__TEXTAUSZUG__.
┄┄┄┄┄┄┄┄┄┄┄┄┄┄┄┄┄┄┄┄
Das Wichtigste in Kürze
Das durchschnittliche Pensionsantrittsalter von Frauen ist 2025 gestiegen.
Bei Männern stieg das Antrittsalter minimal auf 62,4 Jahre (2024: 62,3). Auch die Höhe der Durchschnittspension wuchs bei Frauen stärker. Konkret waren es 1.948,50 Euro, Männer bekommen mit 2.880,70 Euro immer noch deutlich mehr.
Gender-Pension-Gap leicht gesunken
Der Gender-Pension-Gap sank somit von 33,9 auf 32,4 Prozent. Berechnet wurde das Antrittsalter für alle Eigenpensionen, also von Personen, die zuvor selbst in die Pensionsversicherung eingezahlt haben. Die Zahl der Pflichtversicherten ist zuletzt im Jahresschnitt von 3,68 auf 3,69 Millionen gewachsen. Die Summe der Beiträge stieg 2025 um 5 Prozent auf 40,7 Milliarden Euro (2024: 38,7), teilte die PV mit. Nach einem Rückgang im Vorjahr sind die Pensions-Neuzugänge mit 109.276 nun wieder etwas höher.
┄┄┄┄┄┄┄┄┄┄┄┄┄┄┄┄┄┄┄┄
[Extrahierte Datensätze]
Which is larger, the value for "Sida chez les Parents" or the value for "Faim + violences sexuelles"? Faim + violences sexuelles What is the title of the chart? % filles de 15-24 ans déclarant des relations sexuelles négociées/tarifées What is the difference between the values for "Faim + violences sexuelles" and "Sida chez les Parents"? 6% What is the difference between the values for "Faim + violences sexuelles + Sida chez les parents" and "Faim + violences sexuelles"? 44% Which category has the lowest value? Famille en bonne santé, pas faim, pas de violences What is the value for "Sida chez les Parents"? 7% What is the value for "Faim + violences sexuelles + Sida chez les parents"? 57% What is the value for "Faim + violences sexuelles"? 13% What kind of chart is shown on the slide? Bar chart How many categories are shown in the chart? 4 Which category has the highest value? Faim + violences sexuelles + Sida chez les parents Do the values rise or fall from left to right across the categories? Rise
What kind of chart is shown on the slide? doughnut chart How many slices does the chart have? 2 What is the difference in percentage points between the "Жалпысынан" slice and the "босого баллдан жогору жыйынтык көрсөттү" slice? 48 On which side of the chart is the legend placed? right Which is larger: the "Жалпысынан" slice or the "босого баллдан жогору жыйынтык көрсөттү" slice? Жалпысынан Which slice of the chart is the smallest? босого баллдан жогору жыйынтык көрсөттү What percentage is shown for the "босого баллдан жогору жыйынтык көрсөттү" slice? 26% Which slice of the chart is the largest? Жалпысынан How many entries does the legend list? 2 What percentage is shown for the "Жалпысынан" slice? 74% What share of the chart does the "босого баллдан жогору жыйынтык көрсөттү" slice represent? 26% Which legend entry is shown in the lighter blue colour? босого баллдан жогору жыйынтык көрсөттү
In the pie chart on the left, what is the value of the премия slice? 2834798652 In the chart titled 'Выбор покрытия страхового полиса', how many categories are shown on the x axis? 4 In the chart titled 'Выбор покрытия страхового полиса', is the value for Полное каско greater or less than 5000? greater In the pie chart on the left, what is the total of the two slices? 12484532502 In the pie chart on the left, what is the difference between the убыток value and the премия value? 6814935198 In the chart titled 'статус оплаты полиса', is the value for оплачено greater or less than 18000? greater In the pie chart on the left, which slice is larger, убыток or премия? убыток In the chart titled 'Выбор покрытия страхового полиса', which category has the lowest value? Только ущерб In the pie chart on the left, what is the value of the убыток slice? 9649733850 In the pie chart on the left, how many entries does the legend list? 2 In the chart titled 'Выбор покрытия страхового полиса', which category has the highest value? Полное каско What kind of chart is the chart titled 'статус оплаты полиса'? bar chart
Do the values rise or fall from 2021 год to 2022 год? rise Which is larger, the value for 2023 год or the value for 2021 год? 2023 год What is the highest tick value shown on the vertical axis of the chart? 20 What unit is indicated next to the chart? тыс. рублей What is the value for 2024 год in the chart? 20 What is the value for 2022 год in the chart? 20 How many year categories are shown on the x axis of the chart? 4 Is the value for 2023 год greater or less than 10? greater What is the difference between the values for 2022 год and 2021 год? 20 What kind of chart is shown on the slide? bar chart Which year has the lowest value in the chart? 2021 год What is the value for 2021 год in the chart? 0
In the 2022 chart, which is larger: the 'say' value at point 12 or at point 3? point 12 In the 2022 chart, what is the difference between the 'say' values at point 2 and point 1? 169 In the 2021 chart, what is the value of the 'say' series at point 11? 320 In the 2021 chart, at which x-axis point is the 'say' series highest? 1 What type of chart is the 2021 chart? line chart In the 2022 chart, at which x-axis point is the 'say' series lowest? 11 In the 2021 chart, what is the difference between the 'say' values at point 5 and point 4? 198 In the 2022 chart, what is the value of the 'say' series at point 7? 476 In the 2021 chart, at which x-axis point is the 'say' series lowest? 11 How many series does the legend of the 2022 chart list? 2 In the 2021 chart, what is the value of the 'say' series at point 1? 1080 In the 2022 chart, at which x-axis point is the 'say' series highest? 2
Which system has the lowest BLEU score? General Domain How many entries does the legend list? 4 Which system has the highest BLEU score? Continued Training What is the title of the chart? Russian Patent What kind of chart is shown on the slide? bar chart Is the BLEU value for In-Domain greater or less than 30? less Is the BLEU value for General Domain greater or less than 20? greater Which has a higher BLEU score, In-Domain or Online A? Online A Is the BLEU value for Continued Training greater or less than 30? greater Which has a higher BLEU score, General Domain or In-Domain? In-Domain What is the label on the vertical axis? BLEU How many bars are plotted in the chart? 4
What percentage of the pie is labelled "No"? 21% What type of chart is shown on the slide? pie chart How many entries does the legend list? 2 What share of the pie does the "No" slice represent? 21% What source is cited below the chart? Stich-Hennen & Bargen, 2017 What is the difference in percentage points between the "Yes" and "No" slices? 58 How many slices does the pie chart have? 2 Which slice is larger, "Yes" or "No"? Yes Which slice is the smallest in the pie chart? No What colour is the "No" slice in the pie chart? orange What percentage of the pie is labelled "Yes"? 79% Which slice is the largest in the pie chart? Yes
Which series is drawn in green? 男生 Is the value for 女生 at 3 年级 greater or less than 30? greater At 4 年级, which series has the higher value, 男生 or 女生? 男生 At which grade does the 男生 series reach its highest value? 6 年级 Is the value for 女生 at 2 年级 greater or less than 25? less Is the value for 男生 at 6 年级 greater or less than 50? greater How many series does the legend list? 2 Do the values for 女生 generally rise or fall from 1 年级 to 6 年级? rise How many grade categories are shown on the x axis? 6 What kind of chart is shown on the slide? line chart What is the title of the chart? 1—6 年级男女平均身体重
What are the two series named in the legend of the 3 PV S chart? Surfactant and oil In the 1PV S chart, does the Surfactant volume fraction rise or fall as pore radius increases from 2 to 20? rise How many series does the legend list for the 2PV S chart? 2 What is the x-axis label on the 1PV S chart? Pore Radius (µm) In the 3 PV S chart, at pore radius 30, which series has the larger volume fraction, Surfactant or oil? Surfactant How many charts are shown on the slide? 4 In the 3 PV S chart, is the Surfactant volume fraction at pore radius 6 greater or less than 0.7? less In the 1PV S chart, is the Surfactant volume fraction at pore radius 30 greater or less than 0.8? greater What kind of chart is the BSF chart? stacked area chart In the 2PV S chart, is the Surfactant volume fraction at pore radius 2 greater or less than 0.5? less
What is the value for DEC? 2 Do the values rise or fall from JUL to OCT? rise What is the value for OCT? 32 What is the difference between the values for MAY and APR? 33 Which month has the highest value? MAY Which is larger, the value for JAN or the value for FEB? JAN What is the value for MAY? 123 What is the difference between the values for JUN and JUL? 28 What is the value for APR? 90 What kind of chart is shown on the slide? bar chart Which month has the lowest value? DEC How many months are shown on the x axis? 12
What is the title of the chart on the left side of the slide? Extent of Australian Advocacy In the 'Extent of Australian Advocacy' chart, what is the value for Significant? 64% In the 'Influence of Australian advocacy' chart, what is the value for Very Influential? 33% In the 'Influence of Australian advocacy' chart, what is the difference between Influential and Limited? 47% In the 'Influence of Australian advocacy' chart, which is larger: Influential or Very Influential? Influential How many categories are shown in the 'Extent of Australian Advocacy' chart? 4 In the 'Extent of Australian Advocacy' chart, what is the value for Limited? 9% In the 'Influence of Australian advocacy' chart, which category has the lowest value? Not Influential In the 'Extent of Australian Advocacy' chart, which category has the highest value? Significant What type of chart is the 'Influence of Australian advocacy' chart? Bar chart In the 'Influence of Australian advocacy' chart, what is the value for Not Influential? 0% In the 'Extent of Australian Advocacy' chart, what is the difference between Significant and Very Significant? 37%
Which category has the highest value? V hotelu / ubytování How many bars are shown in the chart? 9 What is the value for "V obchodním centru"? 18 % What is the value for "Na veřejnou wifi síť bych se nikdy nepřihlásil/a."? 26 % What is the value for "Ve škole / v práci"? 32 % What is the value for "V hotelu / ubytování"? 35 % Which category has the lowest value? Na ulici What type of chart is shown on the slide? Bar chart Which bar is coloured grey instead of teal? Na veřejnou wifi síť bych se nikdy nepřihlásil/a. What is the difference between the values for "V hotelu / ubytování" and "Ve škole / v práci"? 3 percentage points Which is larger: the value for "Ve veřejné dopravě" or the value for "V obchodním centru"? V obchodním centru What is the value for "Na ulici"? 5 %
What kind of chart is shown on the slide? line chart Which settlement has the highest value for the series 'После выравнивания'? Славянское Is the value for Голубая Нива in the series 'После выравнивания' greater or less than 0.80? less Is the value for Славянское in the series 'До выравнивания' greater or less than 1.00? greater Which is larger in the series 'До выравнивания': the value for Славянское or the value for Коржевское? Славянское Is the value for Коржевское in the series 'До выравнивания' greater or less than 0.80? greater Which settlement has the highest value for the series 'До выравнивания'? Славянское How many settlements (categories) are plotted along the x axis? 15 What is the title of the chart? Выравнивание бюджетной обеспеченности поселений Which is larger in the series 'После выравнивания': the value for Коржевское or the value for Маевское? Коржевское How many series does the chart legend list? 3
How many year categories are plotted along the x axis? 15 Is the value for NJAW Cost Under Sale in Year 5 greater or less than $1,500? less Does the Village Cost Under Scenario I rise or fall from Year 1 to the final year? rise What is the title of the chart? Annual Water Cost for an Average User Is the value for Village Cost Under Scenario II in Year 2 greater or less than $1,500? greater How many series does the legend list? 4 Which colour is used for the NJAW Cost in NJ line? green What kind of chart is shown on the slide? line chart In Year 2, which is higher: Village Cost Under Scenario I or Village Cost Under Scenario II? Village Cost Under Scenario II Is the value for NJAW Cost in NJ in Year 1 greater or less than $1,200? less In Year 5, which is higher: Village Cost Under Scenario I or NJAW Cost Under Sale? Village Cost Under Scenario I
┄┄┄┄┄┄┄┄┄┄┄┄┄┄┄┄┄┄┄┄
__WAS GEFRAGT IST__. Schreib aus dem Text über die Pensionen wörtlich ab, was mit „Das Wichtigste in“ beginnt und bis „wieder etwas höher.“ weitergeht. Die Zeilen spielen dafür keine Rolle.

__ANTWORT__.
Das Wichtigste in Kürze
Das durchschnittliche Pensionsantrittsalter von Frauen ist 2025 gestiegen.
Bei Männern stieg das Antrittsalter minimal auf 62,4 Jahre (2024: 62,3). Auch die Höhe der Durchschnittspension wuchs bei Frauen stärker. Konkret waren es 1.948,50 Euro, Männer bekommen mit 2.880,70 Euro immer noch deutlich mehr.
Gender-Pension-Gap leicht gesunken
Der Gender-Pension-Gap sank somit von 33,9 auf 32,4 Prozent. Berechnet wurde das Antrittsalter für alle Eigenpensionen, also von Personen, die zuvor selbst in die Pensionsversicherung eingezahlt haben. Die Zahl der Pflichtversicherten ist zuletzt im Jahresschnitt von 3,68 auf 3,69 Millionen gewachsen. Die Summe der Beiträge stieg 2025 um 5 Prozent auf 40,7 Milliarden Euro (2024: 38,7), teilte die PV mit. Nach einem Rückgang im Vorjahr sind die Pensions-Neuzugänge mit 109.276 nun wieder etwas höher.